§ **What you have to do**
Reproduce everything in the text on the ubiquitin-proteasome system from "Biological functions are" down to "and disease defense.", word for word.

§ **Document text**
Biological functions are ultimately determined by proteins. The levels and activities of proteins are controlled by both protein synthesis and protein degradation. In eukaryotic cells, the majority of protein degradation is performed by the ubiquitin-proteasome system (UPS). Proteins selected for degradation are tagged with the small protein ubiquitin, a process referred to as ubiquitination, and proteins tagged by a chain of four or more ubiquitin are subsequently recognized by the 26S proteasome for degradation (Fig. 1). Ubiquitination is crucial for a broad spectrum of essential physiological processes in both plants and animals. Accumulated evidence has shown that misregulation in protein ubiquitination can lead to various human diseases, or defects in plant growth and disease defense.


Figure 1 The ubiquitin-proteasome system and the enzyme cascade for ubiquitination. Ubiquitination is achieved by a cascade of three sequentially-operating enzymes comprising ubiquitin-activating enzyme (E1), ubiquitin-conjugating enzyme (E2), and ubiquitin-ligating enzyme (E3). Ubiquitin is first activated by E1 and is then transferred and conjugated to E2 (E2~Ub). The E3 binds both the substrate protein and the E2~Ub, enabling the transfer of ubiquitin to the substrate. Substrate proteins with a chain of four or more ubiquitin are degraded by the 26S proteasome, while proteins with a mono-ubiquitin usually display altered functions.

§ **Data under study**

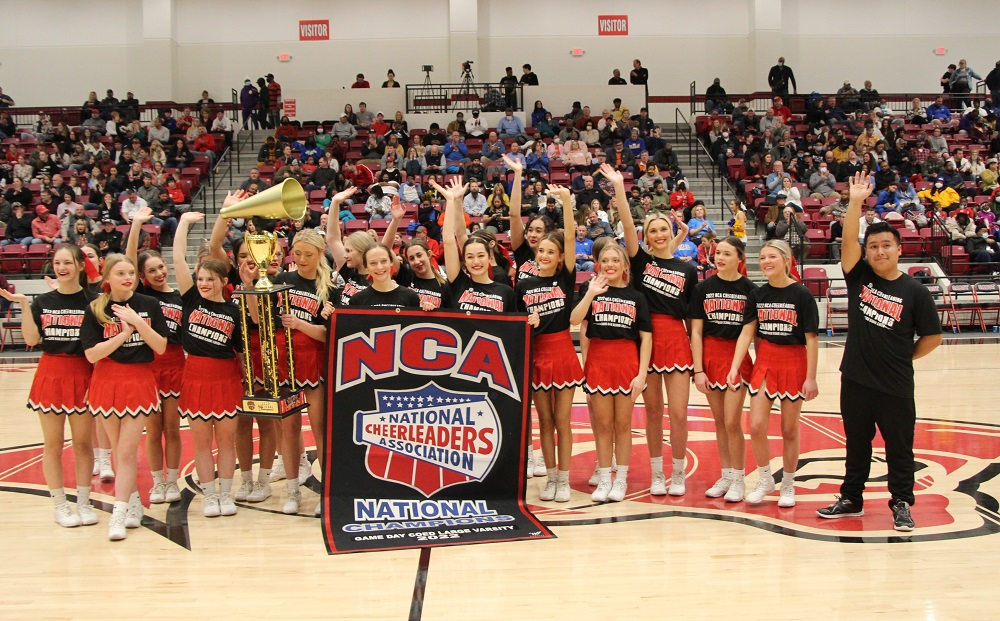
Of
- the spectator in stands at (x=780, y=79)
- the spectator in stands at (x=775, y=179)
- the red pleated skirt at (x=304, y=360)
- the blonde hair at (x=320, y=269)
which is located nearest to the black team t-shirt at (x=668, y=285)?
the blonde hair at (x=320, y=269)

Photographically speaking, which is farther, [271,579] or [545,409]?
[545,409]

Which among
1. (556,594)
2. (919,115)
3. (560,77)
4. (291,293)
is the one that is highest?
(560,77)

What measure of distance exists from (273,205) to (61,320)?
1534 mm

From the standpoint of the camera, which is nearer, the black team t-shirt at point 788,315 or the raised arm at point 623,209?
the black team t-shirt at point 788,315

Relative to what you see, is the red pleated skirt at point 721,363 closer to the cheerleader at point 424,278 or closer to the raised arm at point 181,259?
the cheerleader at point 424,278

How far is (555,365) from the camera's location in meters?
5.61

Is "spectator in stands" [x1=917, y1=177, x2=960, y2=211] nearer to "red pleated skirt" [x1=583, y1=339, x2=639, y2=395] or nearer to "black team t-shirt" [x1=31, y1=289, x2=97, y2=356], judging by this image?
"red pleated skirt" [x1=583, y1=339, x2=639, y2=395]

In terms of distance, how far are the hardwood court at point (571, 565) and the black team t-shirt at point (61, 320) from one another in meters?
1.13

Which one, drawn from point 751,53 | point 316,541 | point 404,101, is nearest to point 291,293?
point 316,541

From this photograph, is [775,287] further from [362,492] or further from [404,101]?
[404,101]

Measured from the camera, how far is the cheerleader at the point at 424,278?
5961mm

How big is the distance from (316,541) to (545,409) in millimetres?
1635

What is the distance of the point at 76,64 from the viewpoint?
2222 cm

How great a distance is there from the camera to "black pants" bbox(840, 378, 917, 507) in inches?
198
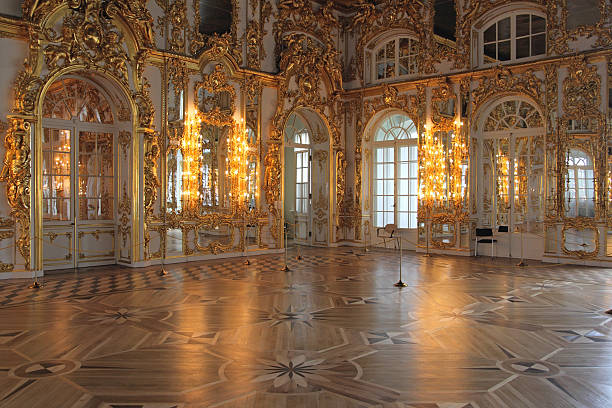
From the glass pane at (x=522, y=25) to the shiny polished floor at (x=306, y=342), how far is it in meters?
5.25

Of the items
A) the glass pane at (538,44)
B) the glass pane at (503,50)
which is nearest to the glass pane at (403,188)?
the glass pane at (503,50)

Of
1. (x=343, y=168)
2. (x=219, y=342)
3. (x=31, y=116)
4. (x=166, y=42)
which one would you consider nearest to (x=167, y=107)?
(x=166, y=42)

§ **Answer below**
Biological functions are ultimately determined by proteins. The levels and activities of proteins are controlled by both protein synthesis and protein degradation. In eukaryotic cells, the majority of protein degradation is performed by the ubiquitin-proteasome system (UPS). Proteins selected for degradation are tagged with the small protein ubiquitin, a process referred to as ubiquitination, and proteins tagged by a chain of four or more ubiquitin are subsequently recognized by the 26S proteasome for degradation (Fig. 1). Ubiquitination is crucial for a broad spectrum of essential physiological processes in both plants and animals. Accumulated evidence has shown that misregulation in protein ubiquitination can lead to various human diseases, or defects in plant growth and disease defense.